Las aplicaciones web actuales se parecen más desde luego a lo que conocíamos como cliente/servidor en el escritorio. Son capaces de mantener el estado de la aplicación haciendo prácticamente innecesario mantener la sesión en el servidor. Es decir, toda la interacción con el usuario, la presentación y el control. Y es que como una vez escuché en una conferencia… corren buenos tiempos para el desarrollador de backend, sólo tiene que preocuparse por una invocación al servicio y dar una respuesta. El resto se lo tienen que “comer” los desarrolladores de frontend.

Hasta aquí bien, pero hay algunos aspectos que tenemos que cubrir, por ejemplo, dos cosas con las que nos encontramos:

  1. las credenciales de usuario para la autenticación
  2. información básica del usuario

En estos dos casos, sí que parece tener sentido guardar esto información en sesión. Hay que tener en cuenta que los frontales se han hecho así durante muchos años, y de hecho, es una forma bastante común.

Con las credenciales tenemos por supuesto la opción de enviar una cabecera HTTP “Authorization” con el usuario+contraseña en base64, lo que conocemos como seguridad BASIC. Así pues, en cada invocación, desde el frontal hay que mandar esta información sensible (por lo que preferiblemente hay que hacerlo mediante HTTPS).

Dejando aparte el tema de la confidencialidad, que garantiza el uso del protocolo seguro, en cada recepción hay que validar las credenciales (accediendo al repositorio de passwords o hash de passwords). No podremos además poner una caducidad a esas credenciales para que sean válidas durante unos minutos u horas. De tal manera que si el usuario se le olvida cerrar el navegador alguien podría seguir ejecutando la aplicación sin permiso.

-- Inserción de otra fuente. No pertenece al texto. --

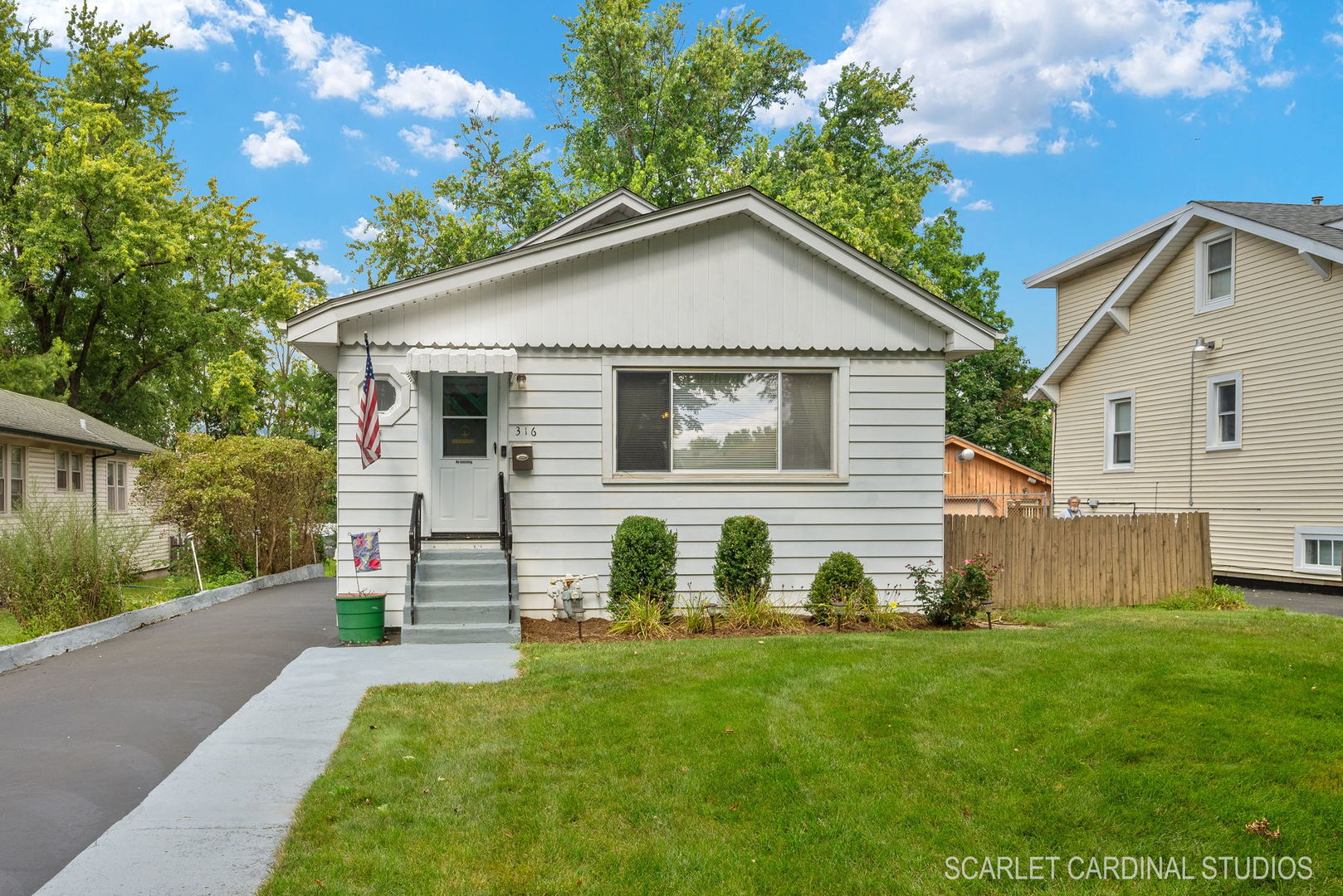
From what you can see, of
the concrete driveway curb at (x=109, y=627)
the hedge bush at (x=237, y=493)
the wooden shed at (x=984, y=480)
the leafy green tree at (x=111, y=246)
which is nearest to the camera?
the concrete driveway curb at (x=109, y=627)

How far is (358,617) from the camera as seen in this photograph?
30.0 ft

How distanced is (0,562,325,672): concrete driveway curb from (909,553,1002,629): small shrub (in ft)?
30.5

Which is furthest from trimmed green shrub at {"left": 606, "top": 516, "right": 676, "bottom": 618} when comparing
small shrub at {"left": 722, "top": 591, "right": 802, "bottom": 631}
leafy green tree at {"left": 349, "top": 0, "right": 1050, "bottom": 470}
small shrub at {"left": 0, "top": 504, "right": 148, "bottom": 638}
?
leafy green tree at {"left": 349, "top": 0, "right": 1050, "bottom": 470}

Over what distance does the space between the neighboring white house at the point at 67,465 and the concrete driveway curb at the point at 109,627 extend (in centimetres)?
143

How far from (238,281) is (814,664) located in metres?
29.6

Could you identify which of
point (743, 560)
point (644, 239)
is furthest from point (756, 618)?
point (644, 239)

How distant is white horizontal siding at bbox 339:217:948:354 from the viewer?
10.3 meters

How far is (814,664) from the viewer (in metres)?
6.98

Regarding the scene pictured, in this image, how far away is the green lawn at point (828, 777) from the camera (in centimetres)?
365

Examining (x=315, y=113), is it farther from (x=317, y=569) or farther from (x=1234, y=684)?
Answer: (x=1234, y=684)

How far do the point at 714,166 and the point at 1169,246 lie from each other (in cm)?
1491

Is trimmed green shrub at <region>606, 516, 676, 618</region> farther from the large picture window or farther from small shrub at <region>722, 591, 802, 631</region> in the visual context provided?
the large picture window

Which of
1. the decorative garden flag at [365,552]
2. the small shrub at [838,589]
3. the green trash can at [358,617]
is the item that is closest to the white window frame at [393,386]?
the decorative garden flag at [365,552]

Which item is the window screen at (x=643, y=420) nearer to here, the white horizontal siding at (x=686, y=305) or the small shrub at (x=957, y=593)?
the white horizontal siding at (x=686, y=305)
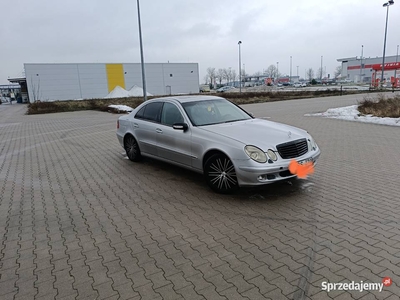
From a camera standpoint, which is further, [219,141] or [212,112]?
[212,112]

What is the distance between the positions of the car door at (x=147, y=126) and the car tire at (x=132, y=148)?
0.79 feet

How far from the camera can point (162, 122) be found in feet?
20.3

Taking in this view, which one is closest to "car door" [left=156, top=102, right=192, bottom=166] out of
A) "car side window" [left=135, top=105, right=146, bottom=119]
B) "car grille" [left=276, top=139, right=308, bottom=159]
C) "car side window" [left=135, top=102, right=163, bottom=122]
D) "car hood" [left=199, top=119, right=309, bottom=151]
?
"car side window" [left=135, top=102, right=163, bottom=122]

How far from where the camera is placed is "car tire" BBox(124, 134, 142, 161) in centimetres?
711

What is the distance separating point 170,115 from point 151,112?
2.51 feet

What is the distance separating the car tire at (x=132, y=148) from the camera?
7.11 meters

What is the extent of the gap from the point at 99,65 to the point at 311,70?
106 meters

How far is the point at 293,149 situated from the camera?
4801 mm

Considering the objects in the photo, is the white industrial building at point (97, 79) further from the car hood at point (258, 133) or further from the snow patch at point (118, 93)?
the car hood at point (258, 133)

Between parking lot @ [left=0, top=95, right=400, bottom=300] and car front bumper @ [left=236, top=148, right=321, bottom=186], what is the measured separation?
349mm

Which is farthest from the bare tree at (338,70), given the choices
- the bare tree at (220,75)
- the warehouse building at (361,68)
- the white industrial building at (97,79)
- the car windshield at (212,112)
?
the car windshield at (212,112)

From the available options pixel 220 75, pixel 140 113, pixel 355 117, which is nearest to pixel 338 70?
pixel 220 75

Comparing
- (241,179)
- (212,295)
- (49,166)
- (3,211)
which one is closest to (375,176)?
(241,179)

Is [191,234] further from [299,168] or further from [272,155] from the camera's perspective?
[299,168]
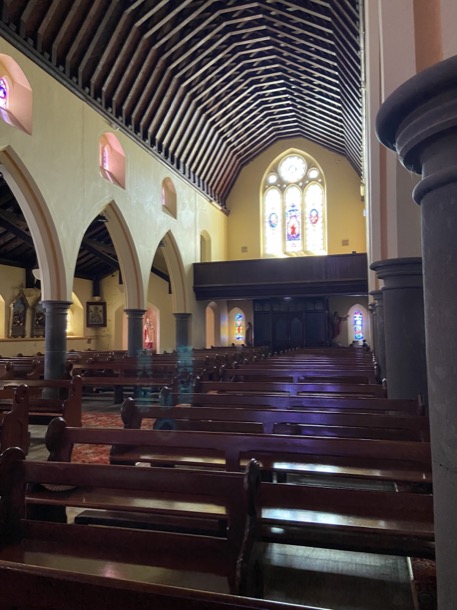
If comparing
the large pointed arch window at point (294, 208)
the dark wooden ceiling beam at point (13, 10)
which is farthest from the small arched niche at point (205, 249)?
the dark wooden ceiling beam at point (13, 10)

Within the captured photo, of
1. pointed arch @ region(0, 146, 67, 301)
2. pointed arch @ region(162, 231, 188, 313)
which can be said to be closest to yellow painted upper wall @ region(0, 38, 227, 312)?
pointed arch @ region(0, 146, 67, 301)

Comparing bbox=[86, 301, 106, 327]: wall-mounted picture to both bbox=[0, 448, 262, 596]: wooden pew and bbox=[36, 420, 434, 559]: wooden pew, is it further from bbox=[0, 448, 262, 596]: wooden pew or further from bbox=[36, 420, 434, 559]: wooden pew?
bbox=[0, 448, 262, 596]: wooden pew

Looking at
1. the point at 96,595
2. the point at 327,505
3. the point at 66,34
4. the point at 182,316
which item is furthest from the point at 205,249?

La solución a todo esto es un usar un token, que se envía como cabecera en cada invocación del frontal. Pero no cualquiera, uno del tipo de JWT. Una posible implementación sería esta y el aspecto que tiene es un “churro” de texto como este:

eyJhbGciOiJIUzI1NiJ9.SGVsbG8sIHdvcmxkIQ.onO9Ihudz3WkiauDO2Uhyuz0Y18UASXlSc1eS0NkWyA

Además de ser seguro, tener un timesamp con el que podemos controlar su caducidad, también podemos almacenar en él cierta información del usuario (como el email o el id de usuario) de tal manera que nos evitamos tener que hacer consultas constantes… y de paso solucionamos el otro tipo de información que se solía guardar en sesión: la información básica de usuario.

En definitiva, el uso de un token de seguridad que se reenvia en todas las invocaciones al servidor es una práctica común y que tiene soluciones ya conocidas y usables, sin tener que reinventar la rueda… y por sobre todo, por favor, haced los servicios sin sesión.